---- TEXTE À LIRE
Victoire
Elle s’appelait Victoire ma Grand-mère. Je n’ai
jamais bien su si c’est parce qu’elle était née un 25 décembre ou parce qu’on
lui prédestinait un tempérament de battante.
De ces femmes qui arrivent au bout de leur vie en
ne possédant rien mais en ayant tout donné.
D’abord à son mari, fils d’immigrante espagnole
arrivée dans notre plat pays rêvant d’une vie meilleure. Pour lui ce fut
l’usine, le verre et sa poussière. Fatale infiltration au cœur de ses poumons.
Victoire n’en parlait jamais de son homme, juste un hommage dans la vitrine de
son buffet, une photo noir et blanc, un ovale mortuaire, le menton y était
droit, le regard fier. L’intelligence au bout des doigts me disait-on. Le sens
de la musique, pas question de solfège, banjo ou mandoline, plutôt une question
de racines. Le fusain comme une arme, pour mieux se révolter, il est parti trop
tôt, grand-père à inventer.
Huit bouches à nourrir, 6 garçons 2 filles,
c’était son héritage. Les plus grands au turbin : à 14 ans allons bon, ça forge
le caractère ça muscle la carcasse. Les bleus revenaient noirs, de crasse et de
fumée, lessive à tours de bras pour Victoire et ses filles. La maisonnée
vivait, sans strass ni paillettes, poule au riz le dimanche, soupe aux navets
en semaine. Victoire a pris des chiens pour remplacer son homme, l’un deux
s’appelait Gipsy, un bâtard aux poils d’or, le seul dont je me souvienne.
Bien avant son fauteuil, Victoire allait venait,
du couloir au jardin, des fourneaux à la télé.
L’hiver, c’était cuisine, bataille rangée de
cartes et 45 tours en boucle. L’odeur du caramel, posé à même la tôle, qui
cuisait doucement, sucre et sel mélangé, douceur et chaleur mêlées.
Les peaux de clémentine qui séchait sur le poêle,
gavé de charbon, distillaient leur essence, chatouillaient nos narines, embaumaient
la maison. Une maille à l’endroit, la deuxième à l’envers, les aiguilles sous
les bras, la patience remontée, elle a bien essayé… désolée Mamie Vic, j’ai
fait ce que j’ai pu, mais les aiguilles et moi, on ne s’est jamais revues…
L’été c’était dehors, tout au bout du jardin, un
long couloir en friche qui menait aux rails convoités. Le fameux chemin de fer,
et la barrière au loin, assis sur le talus, on attendait le train. Des wagons
rouillés, remplis de marchandises, allure préhistorique, trésors à deviner.
Un bonjour aux voisins, Flora nous attendait, les
poches pleines de bonbons, le noir pour seule couleur. Les veuves se
ramassaient à la pelle dans ce coron désuet, celle-ci perdit la boule mais
jamais son sourire.
--------
> _DÉFI_
Dans le récit sur Victoire, quel plat la maisonnée mangeait-elle le dimanche ?
---- DONNÉES FOURNIES
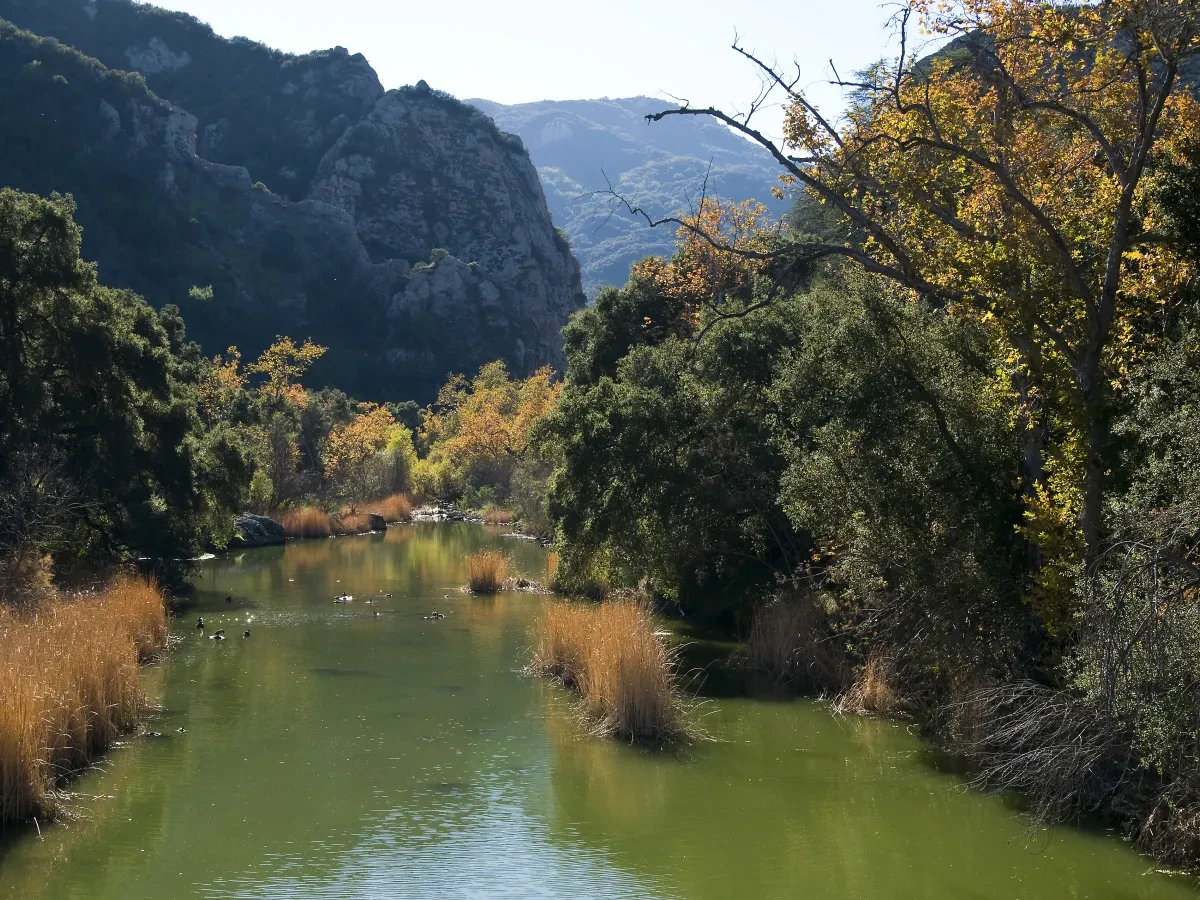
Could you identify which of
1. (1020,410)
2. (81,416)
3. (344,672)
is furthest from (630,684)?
(81,416)

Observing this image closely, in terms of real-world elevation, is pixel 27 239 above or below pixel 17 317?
above

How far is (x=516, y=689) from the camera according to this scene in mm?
18594

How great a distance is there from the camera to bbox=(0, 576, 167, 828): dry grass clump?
11.2 metres

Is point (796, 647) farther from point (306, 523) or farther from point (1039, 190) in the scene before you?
point (306, 523)

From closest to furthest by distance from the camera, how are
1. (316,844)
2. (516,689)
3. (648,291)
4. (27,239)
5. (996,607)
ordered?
(316,844), (996,607), (516,689), (27,239), (648,291)

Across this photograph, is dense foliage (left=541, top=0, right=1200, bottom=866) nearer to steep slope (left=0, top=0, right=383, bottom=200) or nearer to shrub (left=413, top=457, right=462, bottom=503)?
shrub (left=413, top=457, right=462, bottom=503)

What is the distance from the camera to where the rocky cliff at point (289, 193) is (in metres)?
85.8

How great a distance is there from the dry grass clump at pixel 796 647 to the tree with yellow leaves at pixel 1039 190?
5.37 metres

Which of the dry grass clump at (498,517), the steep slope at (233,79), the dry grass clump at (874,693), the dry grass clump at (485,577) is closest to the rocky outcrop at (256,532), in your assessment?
the dry grass clump at (498,517)

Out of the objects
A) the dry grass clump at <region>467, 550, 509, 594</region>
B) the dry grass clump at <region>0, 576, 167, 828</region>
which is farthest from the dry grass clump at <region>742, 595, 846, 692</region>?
the dry grass clump at <region>467, 550, 509, 594</region>

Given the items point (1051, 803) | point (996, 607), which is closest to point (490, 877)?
point (1051, 803)

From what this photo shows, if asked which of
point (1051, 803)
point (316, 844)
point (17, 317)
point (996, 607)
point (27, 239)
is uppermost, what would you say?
point (27, 239)

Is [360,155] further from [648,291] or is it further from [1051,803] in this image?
[1051,803]

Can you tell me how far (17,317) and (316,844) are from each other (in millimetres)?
15727
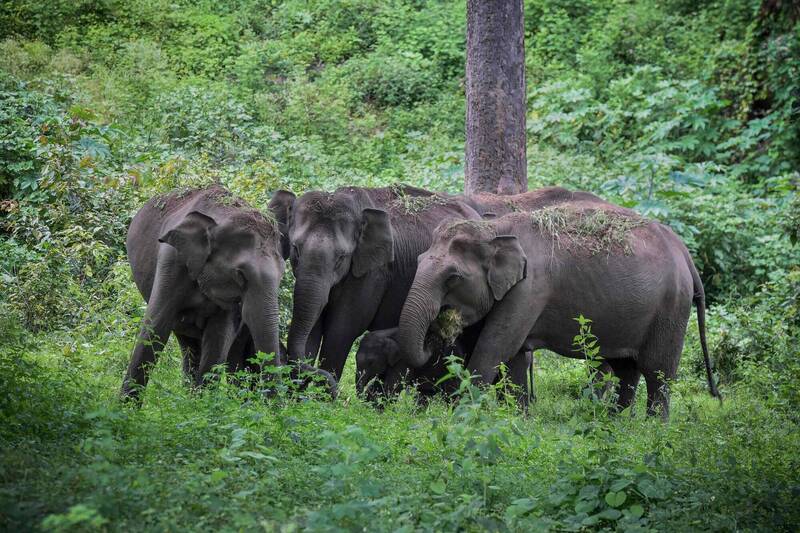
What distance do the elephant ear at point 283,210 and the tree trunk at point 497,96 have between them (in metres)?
3.35

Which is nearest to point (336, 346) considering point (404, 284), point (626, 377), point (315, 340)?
point (315, 340)

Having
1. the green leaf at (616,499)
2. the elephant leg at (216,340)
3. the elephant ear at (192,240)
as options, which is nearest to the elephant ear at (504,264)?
the elephant leg at (216,340)

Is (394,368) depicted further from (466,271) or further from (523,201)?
(523,201)

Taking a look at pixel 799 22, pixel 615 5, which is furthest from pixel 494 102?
pixel 615 5

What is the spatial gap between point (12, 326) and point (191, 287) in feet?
4.06

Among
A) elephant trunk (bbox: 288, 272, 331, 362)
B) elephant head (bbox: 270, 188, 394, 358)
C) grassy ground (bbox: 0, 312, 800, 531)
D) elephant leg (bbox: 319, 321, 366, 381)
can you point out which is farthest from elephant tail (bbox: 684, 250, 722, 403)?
elephant trunk (bbox: 288, 272, 331, 362)

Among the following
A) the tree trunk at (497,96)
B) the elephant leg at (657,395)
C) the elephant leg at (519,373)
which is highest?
the tree trunk at (497,96)

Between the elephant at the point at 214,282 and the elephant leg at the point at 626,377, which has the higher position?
the elephant at the point at 214,282

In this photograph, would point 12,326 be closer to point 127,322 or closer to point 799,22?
point 127,322

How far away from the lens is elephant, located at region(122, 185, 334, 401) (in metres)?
7.20

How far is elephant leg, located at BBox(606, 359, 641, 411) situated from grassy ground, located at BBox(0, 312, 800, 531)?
218cm

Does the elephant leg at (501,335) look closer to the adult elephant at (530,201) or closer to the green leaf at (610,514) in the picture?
the adult elephant at (530,201)

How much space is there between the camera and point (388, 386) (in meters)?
8.23

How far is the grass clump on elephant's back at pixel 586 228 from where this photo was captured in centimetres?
876
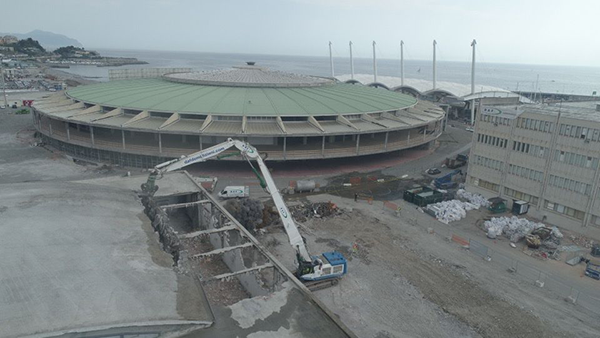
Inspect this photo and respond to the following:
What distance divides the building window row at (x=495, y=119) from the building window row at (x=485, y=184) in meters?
6.47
--------
> _SOLUTION_
De la poule au riz.